- **EXERCISE INSTRUCTIONS**:
1. Which occupations does the first sentence of the Wendy Kimani passage give her? List all of them.
2. In the records, rewrite the part that opens with the line containing "What is the sequence of" and closes with the line containing "arranged from furthest", substituting "farthest" for "furthest" and leaving everything else unchanged.

- **GIVEN PASSAGE**:
Wendy Kimani (born 18 May 1986) is a Kenyan singer, songwriter, actress and entertainer. She came into prominence after being the first runners-up in the second season of Tusker Project Fame. As a singer she is known for her songs; "Haiwi Haiwi", "Chali" among others. She released her debut album dubbed as My Essence launched in August 2013. As an actress she is known for starring in the television series, Rush.

Early life 
Kimani was born in 1986 and raised in Nairobi, in Kenya. She developed her singing talent by listening to other musicians.

Career

2008: Tusker Project Fame 
In March 2008, Wendy and other participants battled out at the TPF 2 auditions where she was chosen both at the audition and at the eviction gala. After 71 days of working in the academy, she was only put on probation twice (the second time every single remaining contestant was put on probation for the semi-finals by the then judges). On 22 June 2008, Kimani lost out the coveted price of ksh 5 million among others, to Esther Nabaasa, a Ugandan. Among the finalists were the latter, David as the second runners-up and Victor took the fourth position.

201213 
On 13 August 2013, Kimani released her debut album, My Essence, stylized as ME.

2014 
In February 2014, she, Lenana Kariba and Charles Kiarie starred in television film, Die Husband Die!, a story about Lynette (Kimani) living a loveless marriage with a much elder man (Charles Kiarie), that she falls in love with a younger man (Lenana Kariba).  On 20 May 2014, Kimani featured Sauti Sol's Bien Aime in her new single "Haiwi Haiwi". The song was shot and directed by Mushking. In November that year, she released her second single for 2014, "Chali", shot and directed by Enos Olik. The song is a bit old school and has some jazz chords.

- **STORED DATA**:
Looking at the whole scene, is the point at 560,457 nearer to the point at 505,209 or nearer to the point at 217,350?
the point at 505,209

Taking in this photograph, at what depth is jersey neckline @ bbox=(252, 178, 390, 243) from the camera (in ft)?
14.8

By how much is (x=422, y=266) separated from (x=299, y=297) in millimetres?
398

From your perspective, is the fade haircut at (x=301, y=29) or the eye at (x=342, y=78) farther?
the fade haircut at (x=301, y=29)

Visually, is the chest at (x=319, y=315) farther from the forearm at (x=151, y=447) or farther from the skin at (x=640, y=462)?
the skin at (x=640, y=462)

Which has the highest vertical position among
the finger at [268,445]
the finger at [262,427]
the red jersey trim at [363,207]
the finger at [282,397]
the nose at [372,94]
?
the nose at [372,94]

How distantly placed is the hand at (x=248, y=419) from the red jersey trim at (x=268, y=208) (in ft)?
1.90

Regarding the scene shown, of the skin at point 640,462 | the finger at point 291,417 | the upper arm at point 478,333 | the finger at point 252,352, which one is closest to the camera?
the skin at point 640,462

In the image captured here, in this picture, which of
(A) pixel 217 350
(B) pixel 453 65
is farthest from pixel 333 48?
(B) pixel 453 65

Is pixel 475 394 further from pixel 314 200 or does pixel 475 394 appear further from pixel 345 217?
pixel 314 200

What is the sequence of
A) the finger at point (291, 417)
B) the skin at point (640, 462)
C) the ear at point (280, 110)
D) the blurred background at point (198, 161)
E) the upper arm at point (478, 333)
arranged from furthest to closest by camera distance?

==

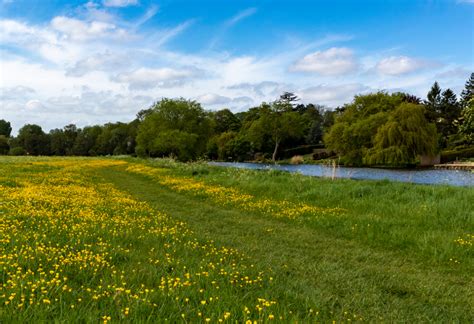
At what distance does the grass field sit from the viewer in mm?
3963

- **SOLUTION LIST**:
1. Singer, songwriter, actress, entertainer

2.
What is the sequence of
A) the finger at point (291, 417)
B) the skin at point (640, 462)
C) the ear at point (280, 110)
D) the blurred background at point (198, 161)
E) the upper arm at point (478, 333)
arranged from farthest to closest by camera distance?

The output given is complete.